1.  Preprocess Timeseries Data - Missing values are handled using forward fill
2.  Data is then checked for stationarity using Dickey-Fuller Statistical Test
    1.  Threshold/Critical Value for the test is set to 1%
    2.  If the Statistical Value of the test statistic is less than 1% critical value, then the timeseries is considered to be stationary
3.  If the timeseries is stationary (result of step 2), then modeling is performed on the data using various timeseries modeling techniques (as mentioned in Features section) and best model is selected based on RMSE to output the forecasted value for fuuture periods specified by the user.
4.  If the timeseries is not stationary:
    1.  First log transformation is performed and step 2 is repeated.

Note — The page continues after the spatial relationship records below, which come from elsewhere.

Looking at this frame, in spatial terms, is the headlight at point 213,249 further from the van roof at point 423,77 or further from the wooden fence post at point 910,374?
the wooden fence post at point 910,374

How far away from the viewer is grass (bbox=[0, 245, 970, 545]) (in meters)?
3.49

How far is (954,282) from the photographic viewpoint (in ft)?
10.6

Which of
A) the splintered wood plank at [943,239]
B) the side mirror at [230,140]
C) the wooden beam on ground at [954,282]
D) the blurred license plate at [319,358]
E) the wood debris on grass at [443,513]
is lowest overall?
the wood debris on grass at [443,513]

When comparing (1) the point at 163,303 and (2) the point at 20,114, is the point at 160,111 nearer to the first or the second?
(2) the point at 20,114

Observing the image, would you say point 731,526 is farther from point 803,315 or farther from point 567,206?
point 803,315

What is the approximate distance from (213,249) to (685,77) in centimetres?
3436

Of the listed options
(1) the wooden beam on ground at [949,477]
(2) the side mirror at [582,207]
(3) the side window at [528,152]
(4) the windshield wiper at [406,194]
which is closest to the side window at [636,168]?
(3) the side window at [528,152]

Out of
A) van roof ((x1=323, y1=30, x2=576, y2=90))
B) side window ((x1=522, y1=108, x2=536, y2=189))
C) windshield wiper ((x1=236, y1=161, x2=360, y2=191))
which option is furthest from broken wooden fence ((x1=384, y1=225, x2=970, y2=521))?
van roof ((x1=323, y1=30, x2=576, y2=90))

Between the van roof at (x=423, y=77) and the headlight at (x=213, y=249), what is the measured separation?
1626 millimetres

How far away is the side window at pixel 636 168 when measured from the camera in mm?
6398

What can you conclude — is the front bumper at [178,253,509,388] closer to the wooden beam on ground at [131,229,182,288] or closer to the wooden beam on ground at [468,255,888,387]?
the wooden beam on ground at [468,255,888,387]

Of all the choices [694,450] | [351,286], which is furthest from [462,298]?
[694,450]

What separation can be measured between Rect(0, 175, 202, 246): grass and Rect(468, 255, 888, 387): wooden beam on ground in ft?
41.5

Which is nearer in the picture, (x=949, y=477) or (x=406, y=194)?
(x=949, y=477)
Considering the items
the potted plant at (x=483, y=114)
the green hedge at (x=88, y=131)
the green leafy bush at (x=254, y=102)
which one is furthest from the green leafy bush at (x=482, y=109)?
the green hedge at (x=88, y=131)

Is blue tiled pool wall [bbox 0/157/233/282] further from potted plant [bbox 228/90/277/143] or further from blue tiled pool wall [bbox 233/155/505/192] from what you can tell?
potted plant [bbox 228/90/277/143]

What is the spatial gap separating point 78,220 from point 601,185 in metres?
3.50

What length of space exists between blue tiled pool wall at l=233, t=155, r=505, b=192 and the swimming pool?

    2.  If found stationary, step 3 is performed else the next transformations are performed in the following order : Moving Average, Exponentially weighted moving average, Differencing, Second Order Differencing
    3.  For all these transformations Step 2 and Step 3 are performed
    4.  If no transformation makes the timeseries stationary, then timeseries modeling cannot be performed
5.  For the timeseries which returns the forecast values as a result of step 3, reverse transformations are performed to scale back the data to original scale. For example: If data acheieved stationarity through Log Transformation then reverse log transformation is performed.